Tin Starved Pseudo-Phase in the Growth of Superconducting Thin-Film Nb3Sn: a DFT and Monte Carlo Study

While the art of making Nb₃Sn wires was perfected long ago, vapor diffusion grown Nb₃Sn layers have so far fallen well short of their theoretical potential, leaving applications like high-T_c SRF cavities tantalizingly out of reach. Recently, high-resolution microscopy has revealed sharply defined regions of tin depleted Nb_0.83Sn_0.17 stoichiometry just beneath the surface of these layers. Because the superconducting properties of Nb₃Sn are known to be sensitive to even slight changes in stoichiometry, these regions could be limiting the performance of the layers.

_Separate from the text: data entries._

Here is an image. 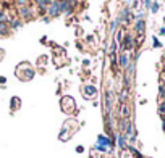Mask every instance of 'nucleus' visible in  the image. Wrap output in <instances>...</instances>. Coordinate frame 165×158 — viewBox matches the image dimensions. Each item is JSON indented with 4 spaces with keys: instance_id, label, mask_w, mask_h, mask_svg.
I'll list each match as a JSON object with an SVG mask.
<instances>
[{
    "instance_id": "obj_9",
    "label": "nucleus",
    "mask_w": 165,
    "mask_h": 158,
    "mask_svg": "<svg viewBox=\"0 0 165 158\" xmlns=\"http://www.w3.org/2000/svg\"><path fill=\"white\" fill-rule=\"evenodd\" d=\"M117 26H118V20H115V21H113V23H112V24H110V29L113 31V29H115V28H117Z\"/></svg>"
},
{
    "instance_id": "obj_14",
    "label": "nucleus",
    "mask_w": 165,
    "mask_h": 158,
    "mask_svg": "<svg viewBox=\"0 0 165 158\" xmlns=\"http://www.w3.org/2000/svg\"><path fill=\"white\" fill-rule=\"evenodd\" d=\"M160 36H165V28H162V29H160Z\"/></svg>"
},
{
    "instance_id": "obj_8",
    "label": "nucleus",
    "mask_w": 165,
    "mask_h": 158,
    "mask_svg": "<svg viewBox=\"0 0 165 158\" xmlns=\"http://www.w3.org/2000/svg\"><path fill=\"white\" fill-rule=\"evenodd\" d=\"M150 10H152V13H157V11H159V3H152V5H150Z\"/></svg>"
},
{
    "instance_id": "obj_5",
    "label": "nucleus",
    "mask_w": 165,
    "mask_h": 158,
    "mask_svg": "<svg viewBox=\"0 0 165 158\" xmlns=\"http://www.w3.org/2000/svg\"><path fill=\"white\" fill-rule=\"evenodd\" d=\"M120 65L121 66H128V57L126 55H121L120 57Z\"/></svg>"
},
{
    "instance_id": "obj_4",
    "label": "nucleus",
    "mask_w": 165,
    "mask_h": 158,
    "mask_svg": "<svg viewBox=\"0 0 165 158\" xmlns=\"http://www.w3.org/2000/svg\"><path fill=\"white\" fill-rule=\"evenodd\" d=\"M84 92L87 95H94L95 94V89L92 87V86H87V87H84Z\"/></svg>"
},
{
    "instance_id": "obj_3",
    "label": "nucleus",
    "mask_w": 165,
    "mask_h": 158,
    "mask_svg": "<svg viewBox=\"0 0 165 158\" xmlns=\"http://www.w3.org/2000/svg\"><path fill=\"white\" fill-rule=\"evenodd\" d=\"M125 49H131L133 47V39H131V36H126L125 37V45H123Z\"/></svg>"
},
{
    "instance_id": "obj_2",
    "label": "nucleus",
    "mask_w": 165,
    "mask_h": 158,
    "mask_svg": "<svg viewBox=\"0 0 165 158\" xmlns=\"http://www.w3.org/2000/svg\"><path fill=\"white\" fill-rule=\"evenodd\" d=\"M136 31H138L139 34L144 32V20H139L138 23H136Z\"/></svg>"
},
{
    "instance_id": "obj_12",
    "label": "nucleus",
    "mask_w": 165,
    "mask_h": 158,
    "mask_svg": "<svg viewBox=\"0 0 165 158\" xmlns=\"http://www.w3.org/2000/svg\"><path fill=\"white\" fill-rule=\"evenodd\" d=\"M21 13L26 16H29V10H28V8H21Z\"/></svg>"
},
{
    "instance_id": "obj_10",
    "label": "nucleus",
    "mask_w": 165,
    "mask_h": 158,
    "mask_svg": "<svg viewBox=\"0 0 165 158\" xmlns=\"http://www.w3.org/2000/svg\"><path fill=\"white\" fill-rule=\"evenodd\" d=\"M152 42H154V47H160V42H159V39H157V37H154V39H152Z\"/></svg>"
},
{
    "instance_id": "obj_1",
    "label": "nucleus",
    "mask_w": 165,
    "mask_h": 158,
    "mask_svg": "<svg viewBox=\"0 0 165 158\" xmlns=\"http://www.w3.org/2000/svg\"><path fill=\"white\" fill-rule=\"evenodd\" d=\"M49 11H50V15H52V16H57V15H58V13H60V8H58V2L52 3Z\"/></svg>"
},
{
    "instance_id": "obj_7",
    "label": "nucleus",
    "mask_w": 165,
    "mask_h": 158,
    "mask_svg": "<svg viewBox=\"0 0 165 158\" xmlns=\"http://www.w3.org/2000/svg\"><path fill=\"white\" fill-rule=\"evenodd\" d=\"M118 144H120L121 148H125V136H120V137H118Z\"/></svg>"
},
{
    "instance_id": "obj_6",
    "label": "nucleus",
    "mask_w": 165,
    "mask_h": 158,
    "mask_svg": "<svg viewBox=\"0 0 165 158\" xmlns=\"http://www.w3.org/2000/svg\"><path fill=\"white\" fill-rule=\"evenodd\" d=\"M105 100H107V108H112V94L110 92H107V97H105Z\"/></svg>"
},
{
    "instance_id": "obj_13",
    "label": "nucleus",
    "mask_w": 165,
    "mask_h": 158,
    "mask_svg": "<svg viewBox=\"0 0 165 158\" xmlns=\"http://www.w3.org/2000/svg\"><path fill=\"white\" fill-rule=\"evenodd\" d=\"M150 5H152V3H150V0H146V8H150Z\"/></svg>"
},
{
    "instance_id": "obj_11",
    "label": "nucleus",
    "mask_w": 165,
    "mask_h": 158,
    "mask_svg": "<svg viewBox=\"0 0 165 158\" xmlns=\"http://www.w3.org/2000/svg\"><path fill=\"white\" fill-rule=\"evenodd\" d=\"M7 31V26L5 24H2V23H0V32H2V34H3V32H5Z\"/></svg>"
}]
</instances>
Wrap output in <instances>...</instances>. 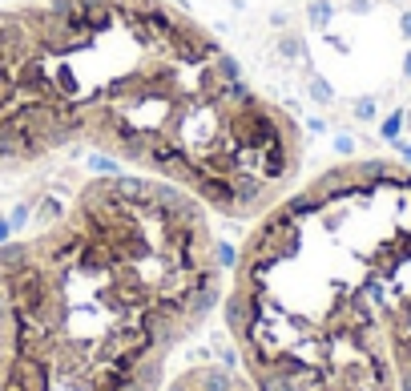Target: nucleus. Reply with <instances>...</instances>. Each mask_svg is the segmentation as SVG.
I'll list each match as a JSON object with an SVG mask.
<instances>
[{"mask_svg":"<svg viewBox=\"0 0 411 391\" xmlns=\"http://www.w3.org/2000/svg\"><path fill=\"white\" fill-rule=\"evenodd\" d=\"M347 9H351V13H371V0H351Z\"/></svg>","mask_w":411,"mask_h":391,"instance_id":"f8f14e48","label":"nucleus"},{"mask_svg":"<svg viewBox=\"0 0 411 391\" xmlns=\"http://www.w3.org/2000/svg\"><path fill=\"white\" fill-rule=\"evenodd\" d=\"M351 109H355V117H359V121H375V117H379V109H375L371 97H359V101L351 105Z\"/></svg>","mask_w":411,"mask_h":391,"instance_id":"6e6552de","label":"nucleus"},{"mask_svg":"<svg viewBox=\"0 0 411 391\" xmlns=\"http://www.w3.org/2000/svg\"><path fill=\"white\" fill-rule=\"evenodd\" d=\"M335 153L347 162V158H355V138L351 133H335Z\"/></svg>","mask_w":411,"mask_h":391,"instance_id":"1a4fd4ad","label":"nucleus"},{"mask_svg":"<svg viewBox=\"0 0 411 391\" xmlns=\"http://www.w3.org/2000/svg\"><path fill=\"white\" fill-rule=\"evenodd\" d=\"M399 37L411 45V9H403V13H399Z\"/></svg>","mask_w":411,"mask_h":391,"instance_id":"9d476101","label":"nucleus"},{"mask_svg":"<svg viewBox=\"0 0 411 391\" xmlns=\"http://www.w3.org/2000/svg\"><path fill=\"white\" fill-rule=\"evenodd\" d=\"M162 391H258L254 379L242 371V363H194L165 379Z\"/></svg>","mask_w":411,"mask_h":391,"instance_id":"7ed1b4c3","label":"nucleus"},{"mask_svg":"<svg viewBox=\"0 0 411 391\" xmlns=\"http://www.w3.org/2000/svg\"><path fill=\"white\" fill-rule=\"evenodd\" d=\"M226 290L210 210L174 182L101 174L0 242V391H162Z\"/></svg>","mask_w":411,"mask_h":391,"instance_id":"f03ea898","label":"nucleus"},{"mask_svg":"<svg viewBox=\"0 0 411 391\" xmlns=\"http://www.w3.org/2000/svg\"><path fill=\"white\" fill-rule=\"evenodd\" d=\"M403 121H407V109L399 105V109H391V114L379 121V138H383V141H399V138H403Z\"/></svg>","mask_w":411,"mask_h":391,"instance_id":"20e7f679","label":"nucleus"},{"mask_svg":"<svg viewBox=\"0 0 411 391\" xmlns=\"http://www.w3.org/2000/svg\"><path fill=\"white\" fill-rule=\"evenodd\" d=\"M278 53H283L287 61H302V57H307V45H302V37H295V33H283V37H278Z\"/></svg>","mask_w":411,"mask_h":391,"instance_id":"423d86ee","label":"nucleus"},{"mask_svg":"<svg viewBox=\"0 0 411 391\" xmlns=\"http://www.w3.org/2000/svg\"><path fill=\"white\" fill-rule=\"evenodd\" d=\"M73 145L254 222L302 170V126L170 0H25L0 9V174Z\"/></svg>","mask_w":411,"mask_h":391,"instance_id":"f257e3e1","label":"nucleus"},{"mask_svg":"<svg viewBox=\"0 0 411 391\" xmlns=\"http://www.w3.org/2000/svg\"><path fill=\"white\" fill-rule=\"evenodd\" d=\"M307 93H311V101H314V105H331V101H335V89L327 85L323 77H311V85H307Z\"/></svg>","mask_w":411,"mask_h":391,"instance_id":"0eeeda50","label":"nucleus"},{"mask_svg":"<svg viewBox=\"0 0 411 391\" xmlns=\"http://www.w3.org/2000/svg\"><path fill=\"white\" fill-rule=\"evenodd\" d=\"M403 77L411 81V45H407V53H403Z\"/></svg>","mask_w":411,"mask_h":391,"instance_id":"ddd939ff","label":"nucleus"},{"mask_svg":"<svg viewBox=\"0 0 411 391\" xmlns=\"http://www.w3.org/2000/svg\"><path fill=\"white\" fill-rule=\"evenodd\" d=\"M391 145H395L399 162H403V165H411V141H403V138H399V141H391Z\"/></svg>","mask_w":411,"mask_h":391,"instance_id":"9b49d317","label":"nucleus"},{"mask_svg":"<svg viewBox=\"0 0 411 391\" xmlns=\"http://www.w3.org/2000/svg\"><path fill=\"white\" fill-rule=\"evenodd\" d=\"M307 21H311V28H327L335 21V4L331 0H311L307 4Z\"/></svg>","mask_w":411,"mask_h":391,"instance_id":"39448f33","label":"nucleus"}]
</instances>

Using density-functional theory, we reproduce the known stoichiometry range of Nb₃Sn and determine whether tin-depleted regions represent a new phase in the Nb/Sn system or result from kinetic limitations during growth. Specifically, we develop and validate a cluster-expansion model for the relevant defects, whose thermodynamics we explore using Monte Carlo methods. Based on this model and the latest experimental data, we propose a kinetic mechanism explaining the presence of the tin depleted pseudo-phase in Nb₃Sn layers, and propose modifications to present growth procedures to mitigate the appearance of this pseudo-phase in the future.